Now thirteen years later, at age 86, Paul is still actively teaching, although he did try to retire last year.
"There were a couple of parents who were not happy with that thought," he explained in an interview with WOWT 6 News. "I have cut down considerably.to just one day a week. That will come to a close shortly."
His interest in piano began at age nine and he started teaching when he was nineteen. He also excelled in the flute, saxophone and clarinet and gives lessons in those instruments as well.
Many of his students have earned Music Olympics superior ratings with distinction along with college scholarships.
"I'm not demanding, we do a lot of correcting," he said. "I teach the youngster or adult how to solve problems, because if you learn how to deal with a musical problem and then what to do step by step you'll get there much faster.
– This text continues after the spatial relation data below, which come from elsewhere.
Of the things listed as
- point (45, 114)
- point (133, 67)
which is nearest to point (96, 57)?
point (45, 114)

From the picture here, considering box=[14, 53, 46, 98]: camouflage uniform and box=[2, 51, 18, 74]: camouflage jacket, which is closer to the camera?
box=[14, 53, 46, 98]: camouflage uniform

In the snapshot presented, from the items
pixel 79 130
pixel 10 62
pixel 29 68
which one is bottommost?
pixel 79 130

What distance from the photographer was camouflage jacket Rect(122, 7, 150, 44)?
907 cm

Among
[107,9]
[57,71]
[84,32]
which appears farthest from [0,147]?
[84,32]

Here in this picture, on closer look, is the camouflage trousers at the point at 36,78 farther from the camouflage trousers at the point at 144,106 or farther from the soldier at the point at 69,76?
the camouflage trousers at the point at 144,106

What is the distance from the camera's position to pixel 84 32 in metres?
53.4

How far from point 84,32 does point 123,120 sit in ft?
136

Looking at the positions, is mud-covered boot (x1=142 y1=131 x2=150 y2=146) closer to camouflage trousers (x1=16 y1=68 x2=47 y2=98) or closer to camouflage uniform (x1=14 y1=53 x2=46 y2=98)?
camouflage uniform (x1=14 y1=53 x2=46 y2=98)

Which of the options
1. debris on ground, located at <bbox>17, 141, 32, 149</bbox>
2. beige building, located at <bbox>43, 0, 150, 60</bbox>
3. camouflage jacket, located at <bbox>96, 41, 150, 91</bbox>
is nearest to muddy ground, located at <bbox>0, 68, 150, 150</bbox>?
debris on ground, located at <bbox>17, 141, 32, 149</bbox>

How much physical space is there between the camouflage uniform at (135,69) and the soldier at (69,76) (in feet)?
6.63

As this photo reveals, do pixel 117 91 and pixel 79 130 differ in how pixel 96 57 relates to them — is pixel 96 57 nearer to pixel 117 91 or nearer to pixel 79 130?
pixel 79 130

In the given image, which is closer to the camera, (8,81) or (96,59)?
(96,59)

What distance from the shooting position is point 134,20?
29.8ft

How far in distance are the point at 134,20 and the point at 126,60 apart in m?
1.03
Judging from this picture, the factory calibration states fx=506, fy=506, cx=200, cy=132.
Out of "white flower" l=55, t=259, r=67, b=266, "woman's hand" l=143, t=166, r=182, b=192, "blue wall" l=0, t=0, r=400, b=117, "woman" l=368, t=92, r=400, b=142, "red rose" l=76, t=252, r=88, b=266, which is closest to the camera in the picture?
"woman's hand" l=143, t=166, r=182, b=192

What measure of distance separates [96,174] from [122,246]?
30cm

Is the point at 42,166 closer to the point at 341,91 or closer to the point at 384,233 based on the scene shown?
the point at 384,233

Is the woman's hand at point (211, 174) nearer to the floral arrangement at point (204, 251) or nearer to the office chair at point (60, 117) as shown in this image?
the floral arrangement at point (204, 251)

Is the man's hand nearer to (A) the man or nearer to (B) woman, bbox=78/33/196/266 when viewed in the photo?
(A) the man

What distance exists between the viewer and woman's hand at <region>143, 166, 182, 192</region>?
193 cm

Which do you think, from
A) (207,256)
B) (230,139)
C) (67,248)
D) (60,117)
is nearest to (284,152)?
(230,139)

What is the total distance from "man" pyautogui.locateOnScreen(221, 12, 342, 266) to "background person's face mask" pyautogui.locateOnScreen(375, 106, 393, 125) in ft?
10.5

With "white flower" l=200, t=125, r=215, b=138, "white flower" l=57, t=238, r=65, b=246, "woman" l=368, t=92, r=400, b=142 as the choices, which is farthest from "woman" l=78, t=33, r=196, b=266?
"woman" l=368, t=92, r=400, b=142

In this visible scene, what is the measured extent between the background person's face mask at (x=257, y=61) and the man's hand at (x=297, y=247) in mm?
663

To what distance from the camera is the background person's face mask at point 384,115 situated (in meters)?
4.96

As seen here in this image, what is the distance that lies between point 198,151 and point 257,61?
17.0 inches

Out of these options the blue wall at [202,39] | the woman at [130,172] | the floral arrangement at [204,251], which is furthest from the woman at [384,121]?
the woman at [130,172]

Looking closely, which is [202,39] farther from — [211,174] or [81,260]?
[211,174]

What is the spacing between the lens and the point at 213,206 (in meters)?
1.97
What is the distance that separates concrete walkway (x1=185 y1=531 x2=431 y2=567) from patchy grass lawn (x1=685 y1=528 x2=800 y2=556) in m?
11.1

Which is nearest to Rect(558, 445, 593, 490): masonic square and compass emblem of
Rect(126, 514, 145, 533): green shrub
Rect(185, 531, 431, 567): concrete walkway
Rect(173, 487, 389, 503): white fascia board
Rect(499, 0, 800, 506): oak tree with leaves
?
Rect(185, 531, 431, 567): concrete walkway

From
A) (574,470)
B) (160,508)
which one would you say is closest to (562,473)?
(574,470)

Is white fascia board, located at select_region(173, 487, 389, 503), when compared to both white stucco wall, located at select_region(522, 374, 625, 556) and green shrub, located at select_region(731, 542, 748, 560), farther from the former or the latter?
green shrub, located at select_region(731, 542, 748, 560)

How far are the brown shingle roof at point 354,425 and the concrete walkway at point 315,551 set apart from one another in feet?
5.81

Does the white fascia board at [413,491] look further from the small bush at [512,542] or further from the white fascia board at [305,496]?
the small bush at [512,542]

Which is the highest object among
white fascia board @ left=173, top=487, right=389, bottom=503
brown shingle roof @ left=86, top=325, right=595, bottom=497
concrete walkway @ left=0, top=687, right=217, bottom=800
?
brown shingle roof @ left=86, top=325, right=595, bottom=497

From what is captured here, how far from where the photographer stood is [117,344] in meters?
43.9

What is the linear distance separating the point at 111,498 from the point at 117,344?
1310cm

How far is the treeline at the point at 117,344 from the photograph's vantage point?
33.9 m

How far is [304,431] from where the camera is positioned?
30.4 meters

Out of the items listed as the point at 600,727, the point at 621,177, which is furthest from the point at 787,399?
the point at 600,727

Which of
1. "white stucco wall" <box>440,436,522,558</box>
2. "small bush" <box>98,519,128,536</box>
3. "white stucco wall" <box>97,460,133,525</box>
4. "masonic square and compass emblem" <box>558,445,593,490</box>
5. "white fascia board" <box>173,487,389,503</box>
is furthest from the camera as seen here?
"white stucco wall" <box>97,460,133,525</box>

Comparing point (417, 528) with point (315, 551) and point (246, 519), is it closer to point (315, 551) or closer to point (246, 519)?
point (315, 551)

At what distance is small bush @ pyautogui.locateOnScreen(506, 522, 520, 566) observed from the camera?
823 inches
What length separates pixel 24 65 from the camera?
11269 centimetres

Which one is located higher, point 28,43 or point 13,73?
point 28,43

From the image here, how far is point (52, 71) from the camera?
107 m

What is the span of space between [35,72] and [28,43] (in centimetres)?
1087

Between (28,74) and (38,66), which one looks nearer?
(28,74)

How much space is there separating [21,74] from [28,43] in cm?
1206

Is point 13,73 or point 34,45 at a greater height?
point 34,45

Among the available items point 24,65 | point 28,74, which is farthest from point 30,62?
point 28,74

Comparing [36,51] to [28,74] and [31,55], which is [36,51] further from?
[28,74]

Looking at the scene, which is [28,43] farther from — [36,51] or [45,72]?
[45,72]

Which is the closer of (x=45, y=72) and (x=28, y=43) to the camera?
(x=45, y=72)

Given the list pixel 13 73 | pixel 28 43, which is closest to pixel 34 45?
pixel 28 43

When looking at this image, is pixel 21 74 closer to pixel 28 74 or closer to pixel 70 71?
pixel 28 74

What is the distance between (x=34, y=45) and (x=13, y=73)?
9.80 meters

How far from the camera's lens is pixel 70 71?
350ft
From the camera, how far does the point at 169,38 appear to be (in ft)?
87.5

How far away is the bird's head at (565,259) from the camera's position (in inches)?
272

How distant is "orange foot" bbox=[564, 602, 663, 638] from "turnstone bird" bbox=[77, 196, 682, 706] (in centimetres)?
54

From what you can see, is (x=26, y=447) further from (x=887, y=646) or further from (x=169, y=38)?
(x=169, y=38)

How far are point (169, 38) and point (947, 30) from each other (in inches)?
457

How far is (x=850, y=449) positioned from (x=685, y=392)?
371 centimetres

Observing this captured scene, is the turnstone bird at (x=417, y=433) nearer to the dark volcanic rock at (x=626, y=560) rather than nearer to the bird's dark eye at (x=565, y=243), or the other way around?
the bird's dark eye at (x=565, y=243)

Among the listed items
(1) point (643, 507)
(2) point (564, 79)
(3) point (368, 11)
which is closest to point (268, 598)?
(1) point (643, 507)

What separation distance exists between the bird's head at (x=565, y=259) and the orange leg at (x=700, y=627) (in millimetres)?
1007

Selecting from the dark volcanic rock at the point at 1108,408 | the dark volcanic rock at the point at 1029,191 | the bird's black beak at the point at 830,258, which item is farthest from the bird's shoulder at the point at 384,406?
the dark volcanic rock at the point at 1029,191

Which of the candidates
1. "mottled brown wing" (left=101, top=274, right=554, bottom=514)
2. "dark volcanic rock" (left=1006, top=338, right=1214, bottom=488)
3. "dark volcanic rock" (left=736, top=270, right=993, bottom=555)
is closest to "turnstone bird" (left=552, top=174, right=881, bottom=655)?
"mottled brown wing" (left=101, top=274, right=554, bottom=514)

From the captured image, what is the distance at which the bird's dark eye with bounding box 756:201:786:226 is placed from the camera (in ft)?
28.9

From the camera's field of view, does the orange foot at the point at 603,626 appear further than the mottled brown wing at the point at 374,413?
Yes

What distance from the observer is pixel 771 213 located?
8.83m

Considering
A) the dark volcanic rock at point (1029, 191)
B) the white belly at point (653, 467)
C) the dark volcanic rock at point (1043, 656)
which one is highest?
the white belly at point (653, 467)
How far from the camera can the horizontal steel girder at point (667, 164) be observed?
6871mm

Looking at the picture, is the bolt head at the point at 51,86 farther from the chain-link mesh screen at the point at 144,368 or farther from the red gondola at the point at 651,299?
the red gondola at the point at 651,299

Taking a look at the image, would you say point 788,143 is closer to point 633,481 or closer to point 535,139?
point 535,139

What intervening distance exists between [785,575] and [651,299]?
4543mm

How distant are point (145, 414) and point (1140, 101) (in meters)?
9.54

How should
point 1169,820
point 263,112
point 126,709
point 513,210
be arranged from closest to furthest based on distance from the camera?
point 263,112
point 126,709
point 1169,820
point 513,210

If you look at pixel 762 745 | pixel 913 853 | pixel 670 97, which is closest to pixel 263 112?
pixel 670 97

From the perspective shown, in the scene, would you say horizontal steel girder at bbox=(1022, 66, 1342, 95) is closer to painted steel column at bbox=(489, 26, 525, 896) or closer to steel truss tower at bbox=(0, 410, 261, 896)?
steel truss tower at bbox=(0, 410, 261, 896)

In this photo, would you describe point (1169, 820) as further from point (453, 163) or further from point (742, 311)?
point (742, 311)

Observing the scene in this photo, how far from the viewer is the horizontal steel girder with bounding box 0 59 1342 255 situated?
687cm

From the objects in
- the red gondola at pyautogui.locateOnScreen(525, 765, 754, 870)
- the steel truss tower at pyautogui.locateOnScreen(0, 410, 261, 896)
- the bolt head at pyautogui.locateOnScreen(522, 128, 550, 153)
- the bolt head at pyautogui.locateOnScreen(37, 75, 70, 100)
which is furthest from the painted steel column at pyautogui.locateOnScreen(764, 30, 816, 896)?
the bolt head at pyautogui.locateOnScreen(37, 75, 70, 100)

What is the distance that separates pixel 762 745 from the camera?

You'll enjoy the results and that's where the fun comes in."...
Twelve years ago Paul received an unexpected phone call.
"When Gretna United Methodist Church called they were looking for a piano player," he said. "I certainly wasn't looking for more work."
That's where you'll find Paul on Sundays and other special services and church weddings.
"I'm still chasing notes at 86," he said. "So it's a never ending process. I'm grateful for that."
Paul now has a cabinet full of church music and he spends a lot of time each week planning for each service.
"It takes lots of effort and work and it's a real joy, a great challenge and fun to do. You not only have to come up with the right notes, you have to say something, and that something is up to you."